Boeing will cut 10% of its workforce in coming weeks and had called a halt to its 767 freighter program. It announced the changes on Friday, as the company deals with a strike called last month by the International Association of Machinists and Aerospace Workers.
About 33,000 union members walked off the job in mid-September, after having rejected a four-year contract. The company says the union had made “unreasonable demands,” and this week filed a complaint with the National Labor Relations Board, accusing the union of bad faith bargaining and using with a campaign of misinformation to sabotage negotiations, actions that have harmed the company and its workers.
Included in the job cuts are workers at every level, from executives to factory workers. CEO Kelly Ortberg said the layoffs will take place over the “coming months” and will be worldwide.
Boeing employs about 170,000 workers; about 150,000 of the workers are in the United States and the company supports 1.6 million direct and indirect jobs, and $79 billion in economic benefit to the country. It has major plants in Everett and Renton, Washington, in South Carolina and Missouri. Everett’s Boeing plant is the world’s largest manufacturing building.

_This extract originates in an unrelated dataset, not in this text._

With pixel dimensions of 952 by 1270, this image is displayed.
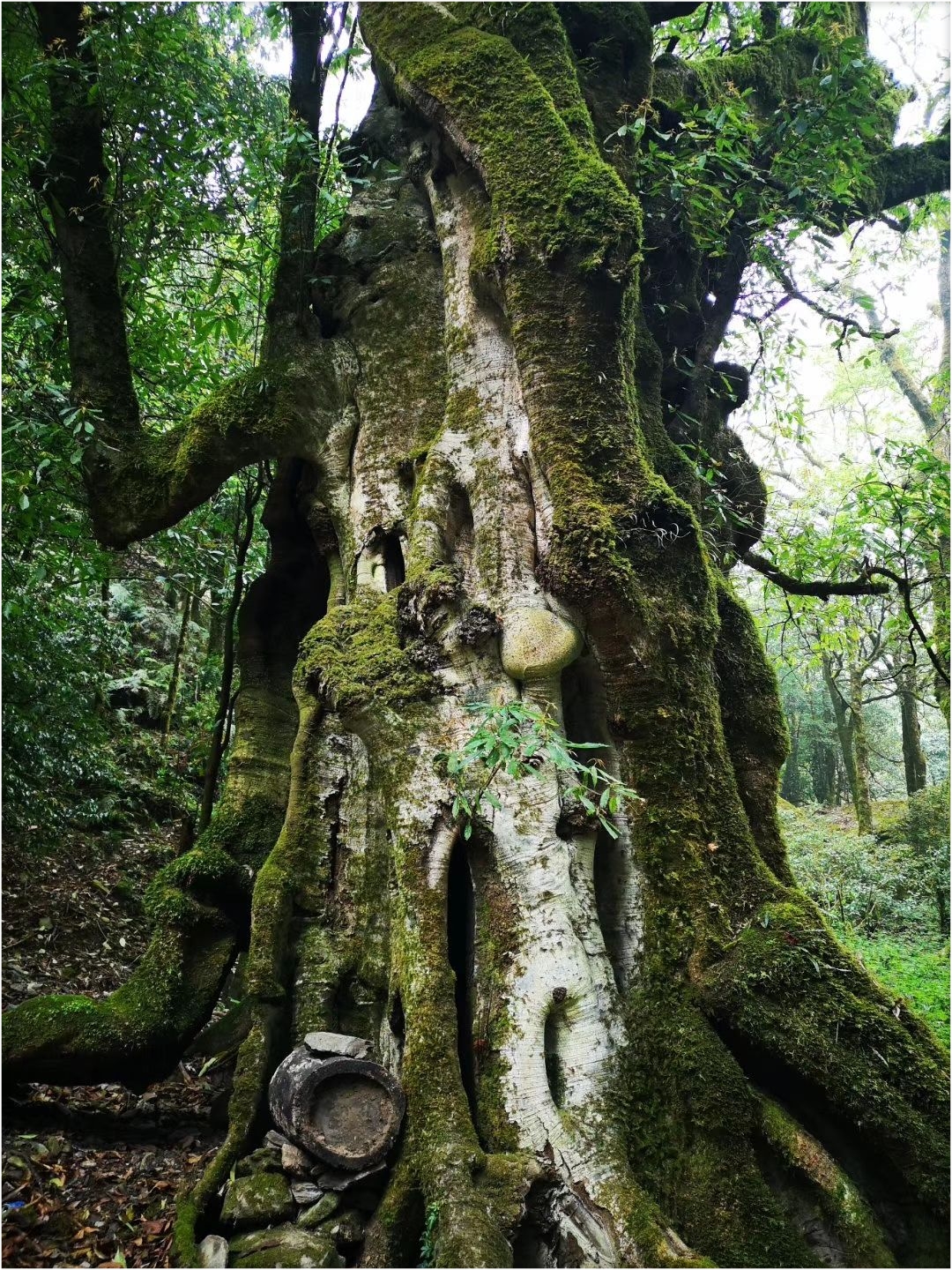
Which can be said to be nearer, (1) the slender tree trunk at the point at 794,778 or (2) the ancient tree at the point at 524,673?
(2) the ancient tree at the point at 524,673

The striking portion of the workforce equals more than 19% of the company’s employees that are refusing to work.
“We need to be clear-eyed about the work we face and realistic about the time it will take to achieve key milestones on the path to recovery. We also need to focus our resources on performing and innovating in the areas that are core to who we are, rather than spreading ourselves across too many efforts that can often result in underperformance and underinvestment,” the email said.
The strike has frozen production of Boeing 737 Max, which impacts Alaska Airlines more than any other customer. Alaska Airlines had been expecting to take delivery of 14 737 Maxes from September through December, 2024.

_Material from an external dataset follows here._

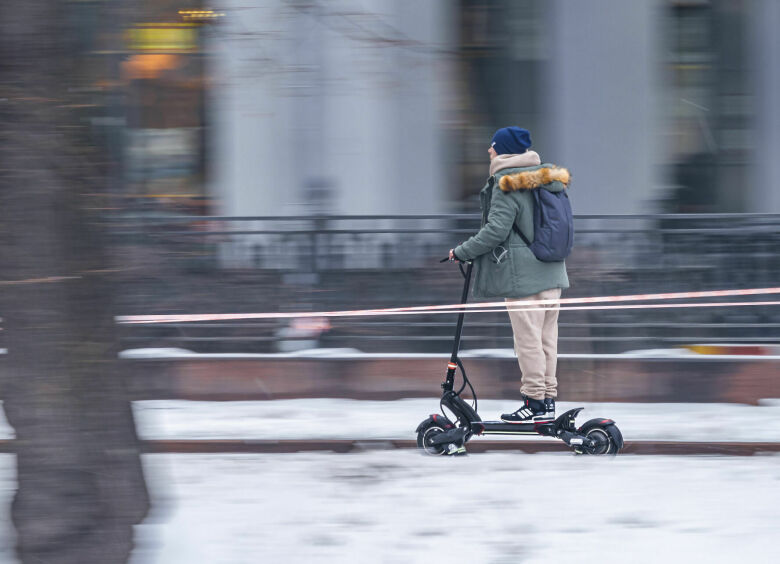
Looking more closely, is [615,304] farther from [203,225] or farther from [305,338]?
[203,225]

Boeing will finish deliver the 29 remaining 767 model freighters that customers have ordered, but then end that program in 2027. Those models are built in Everett, Wash. The 767 freighters are much favored by Amazon, UPS, and FedEx, which fly them through Anchorage frequently.
The company will, however, continue to produce the KC-46A tanker, also built in Everett.

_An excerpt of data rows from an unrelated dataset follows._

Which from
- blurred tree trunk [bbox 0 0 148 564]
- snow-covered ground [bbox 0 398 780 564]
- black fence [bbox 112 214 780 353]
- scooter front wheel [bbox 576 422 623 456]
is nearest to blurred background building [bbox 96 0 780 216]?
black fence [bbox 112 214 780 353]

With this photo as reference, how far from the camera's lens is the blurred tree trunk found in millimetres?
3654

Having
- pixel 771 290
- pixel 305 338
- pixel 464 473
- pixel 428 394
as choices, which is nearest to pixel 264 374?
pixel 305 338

Otberg’s email said there will also be a delivery delay of the 777X airplane until 2026. The 777X program, like the 737, is located in Everett.
Build a bad product that kills people what did you expect.
Given recent quality issues with Boeing aircraft I’m not convinced these union employee’s should still have jobs making aircraft….
A little more research might change your mind. To my knowledge. all except the fatal crash of the 737 were due to maintenance issues and not construction issues. The crashes were due to software issues, not construction issues. The union employees were doing just fine.
I am not a union fan. But that does not mean they should be bashed for something outside their scope.
Your knowledge of Boeing is limited. There have been multiple whistleblowers at Boeing ( some of whom are now deceased), who have testified about shoddy workplace practices on the production floor!
Fantastic aviation reporting Suzanne. I love the details you provided.
From a union member……UNIONS SUCK!!!! All they do is punish the average person at the gain of the union member. The union bosses live like fat pigs.
The Democrat Party runs Washington State because of the strong union presence in that state, primarily Boeing. The economic repercussions of this kind of strike will be felt worldwide. Interesting that the strike occured less than two months before the US election.
FAFO, that’s what’s happening. What they get for falling for DEI hires.
When Boeing was run by aviation engineers it was a strong, innovative company. In the early 90s along came the management consultants like McKinsey, who persuaded them to focus on things like developing lofty Mission, Vision, and Values statements, driving up quarterly stock prices, and pegging management bonuses to short term goals, and so on. It didn’t take long for them to push out all the veteran designers and engineers and replace them with accountants and business school graduates. The merger with McDonnell Douglas in 1997 only reinforced the new bean-counting mindset. When Boeing moved its headquarters from Seattle to Chicago in 2001 (and recently to Arlington, VA) it was clear that the game was lost. It has never been the same.
How are those widely implemented d.e.i. policies working out for you Boeing?
Seems you are in the “gradually, then suddenly phase”.
It would be funny if it wasn’t such a tragedy for your many soon to be ex-workers.
Perfect time to bring the country down. Democrats suck. They suck the life out of everything. 2 wars going 2 natural disasters and now this. It would not completely surprise me if the creepy democrats are manipulating the weather to cause these events. I guess we should call them what they are. Not Democrats. They are fricking Marxists. In the end they lose.
Calling a strike when the company is already in financial difficulty is counterproductive for the union. Layoffs are inevitable.
The 737 is built in Renton, the 777x in Everett.
There is a very obvious attempt to bust Boeing commercial company. Is it black rock or who trying to take control ?? I smell a rat. As for the layoffs remember is at least 5 service sector jobs to every factory job so this layoff is going to impact Washington hard . We talking 85.000 jobs gone.